El Eterno nos llama desde el amor; pero los más incrédulos también tienen su posibilidad, si a última hora una chispa del miedo a estar equivocados, les hace volver de sus errados senderos. Ahora bien, no se le puede pedir al Señor que guíe nuestros pasos si no tenemos intención de mover los pies.

Si se ansía conocer a Dios, debe creerse a sus profetas, con quienes hablaba directamente, ordenando que escribieran todo en un libro para que creciéramos en conocimiento, y su verdad fluyera totalmente, sin astucias. No se trata de convencer a nadie para vender un auto, sino de serle fieles desde el alfa hasta la omega: el ‘Yo Soy’ del Señor. Jesús enseñó que el que quisiera, le siguiera tal como Él era, y el que no, que esperara acomodado en la forma de vida elegida, hasta que volviera a pedir cuentas a todos.

La sangre de Cristo anuló nuestros pecados; Él nos llama desde el amor, la vía más rápida y segura para seguirle, ‘gratis‘, por el recto camino que nos guía hacia el acceso principal de su Sión definitivo. Sin embargo, en su misericordia, nos ofrece otra alternativa a los rebeldes, abriéndonos una puerta de servicio a los arrepentidos de habernos apartado del trayecto, para que regresemos, ya sea diagonal o transversalmente, según la distancia a la que nos hayamos alejado… aunque pagando entonces un precio de recargo, como indica Jer 30:11, repetido en 46:28, para patentizar su sanción punitiva:

“Pero a ti no te destruiré, sino que te castigaré con justicia; de ninguna manera te dejaré sin castigo.”

El Creador, siempre manifiesta su exhortación al arrepentimiento con promesa de perdón, a lo largo de los 66 libros que constituyen su Biblia, pues Él no desea hacernos daño, sino perfeccionarnos. Es como cuando nos presentamos a un ‘casting‘ porque aspiramos algo que se ofrece: se selecciona a los que se consideren mejores para el propósito que se trate. Si se aspira ir a la vida eterna, no podemos ser la levadura que leuda la masa, sino la harina refinada que formará parte de ella.

El Todopoderoso lleva en un brazo la vara de la corrección, dirigiéndola hacia quienes ama, no hacia los que ya han elegido la perdición; escoge a los hombres según su corazón, pues no ve al pecado, sino el potencial de bondad que acabará por destruir a este. Su otra mano está permanentemente tendida hacia el arrepentido: una castiga y la otra salva, pero el libre albedrío siempre deja al hombre la última palabra.

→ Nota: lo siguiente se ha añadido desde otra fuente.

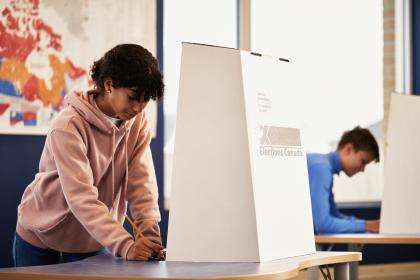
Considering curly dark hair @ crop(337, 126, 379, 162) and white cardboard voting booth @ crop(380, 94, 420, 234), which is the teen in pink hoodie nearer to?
white cardboard voting booth @ crop(380, 94, 420, 234)

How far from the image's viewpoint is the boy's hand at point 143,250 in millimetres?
2062

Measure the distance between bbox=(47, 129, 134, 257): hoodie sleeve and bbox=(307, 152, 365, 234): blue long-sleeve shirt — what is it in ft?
6.63

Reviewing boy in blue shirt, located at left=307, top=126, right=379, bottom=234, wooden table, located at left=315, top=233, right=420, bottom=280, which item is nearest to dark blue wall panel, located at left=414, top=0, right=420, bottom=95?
boy in blue shirt, located at left=307, top=126, right=379, bottom=234

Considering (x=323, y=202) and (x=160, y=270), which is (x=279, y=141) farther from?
(x=323, y=202)

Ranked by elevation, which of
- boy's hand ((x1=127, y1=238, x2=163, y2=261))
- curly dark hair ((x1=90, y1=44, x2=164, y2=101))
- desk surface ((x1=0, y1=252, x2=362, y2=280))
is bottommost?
desk surface ((x1=0, y1=252, x2=362, y2=280))

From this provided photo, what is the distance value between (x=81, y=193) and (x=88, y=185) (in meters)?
0.03

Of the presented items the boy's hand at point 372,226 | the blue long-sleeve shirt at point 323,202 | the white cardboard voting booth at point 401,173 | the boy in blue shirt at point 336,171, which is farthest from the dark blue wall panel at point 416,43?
the white cardboard voting booth at point 401,173

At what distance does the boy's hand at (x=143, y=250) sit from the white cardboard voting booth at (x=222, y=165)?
0.07 meters

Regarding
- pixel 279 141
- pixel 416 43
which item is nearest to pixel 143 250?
pixel 279 141

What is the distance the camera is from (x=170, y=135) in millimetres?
4699

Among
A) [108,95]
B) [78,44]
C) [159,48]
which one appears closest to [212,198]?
[108,95]

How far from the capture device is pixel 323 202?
157 inches

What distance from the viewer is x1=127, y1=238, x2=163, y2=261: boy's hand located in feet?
6.77

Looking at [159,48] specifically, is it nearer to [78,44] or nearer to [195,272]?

“Yo reprendo y castigo a todo el que amo; sé pues, celoso y arrepiéntete.”(Ap 3:19)

“Bienaventurados los que lavan sus ropas, para tener derecho al árbol de la vida, y para entrar por las puertas de la ciudad.”(Ap 22:14)

Estas fueron dos de las últimas recomendaciones del Rey de Luz; seamos cautos y aprovechemos este nuevo aniversario de su victoria sobre la muerte, para meditar en ellas: nos arriesgamos a perder mucho en este acto. Sed buenos, el Señor viene.